- Born: 5 July 1893 Luzzara, Emilia-Romagna, Kingdom of Italy
- Died: 19 December 1976 (aged 83) La Spezia, Liguria, Italy
- Occupation: Painter

= Giuseppe Caselli =

Italian painter (1893–1976)

Giuseppe Ugo Caselli (5 July 1893 – 19 December 1976) was an Italian painter.

Caselli was born in Luzzara (Emilia-Romagna). When he was young, he was student of Felice Del Santo and Antonio Discovolo. In 1913, he became acquainted with Lorenzo Viani. During World War I, Caselli was captured and interned in a concentration camp in Austria. After that, he studied at the Academy of Fine Arts in Florence, at the "free school of the nude".

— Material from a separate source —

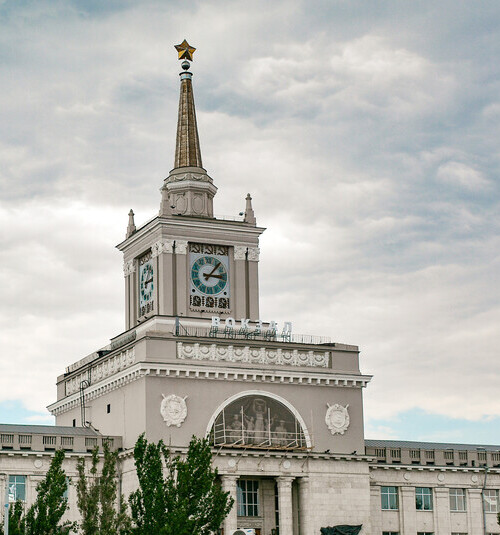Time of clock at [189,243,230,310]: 3:06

His painting style is situated between the first divisionists expressions of the early twentieth century, and a personal expressionism, close to the Austrian groundbreaking movements, but also influenced by the poetry of his friend Viani, with his entire repertoire of characters suffering and desperate.

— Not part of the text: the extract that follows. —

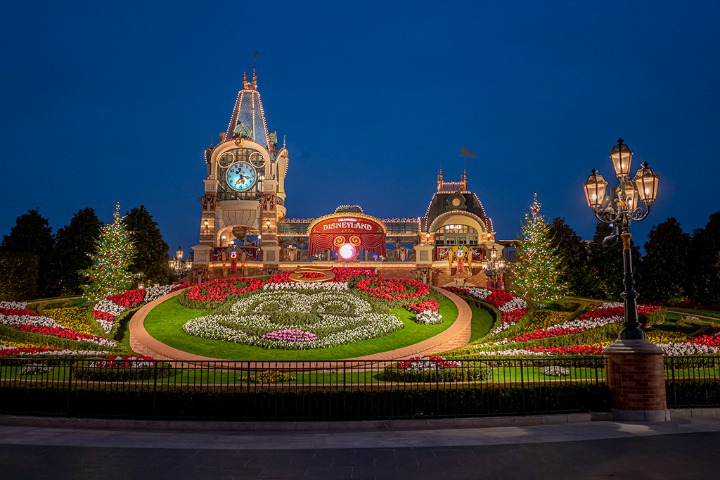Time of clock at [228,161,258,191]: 7:16
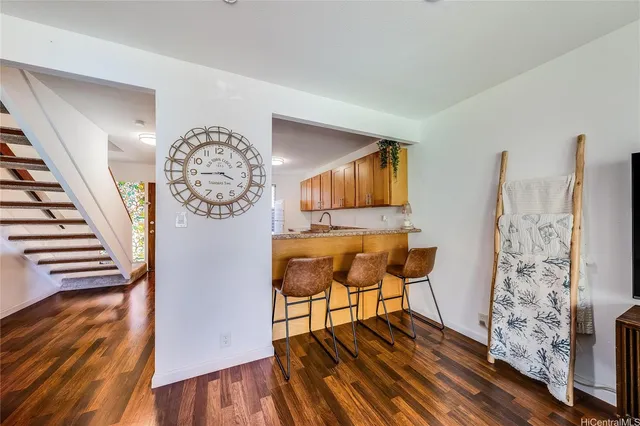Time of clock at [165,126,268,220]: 3:44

With aeropittura ("aeropainting") works, technique derived from futurism, Caselli participated in 1933 in the Premio del Golfo (Gulf Award), organized by Filippo Tommaso Marinetti.
Being very linked to La Spezia, Caselli dedicated his painting to portray the life of the city and the province, and specially, the life in the Cinque Terre.

==Death==
Caselli died in La Spezia, on 19 December 1976, aged 83.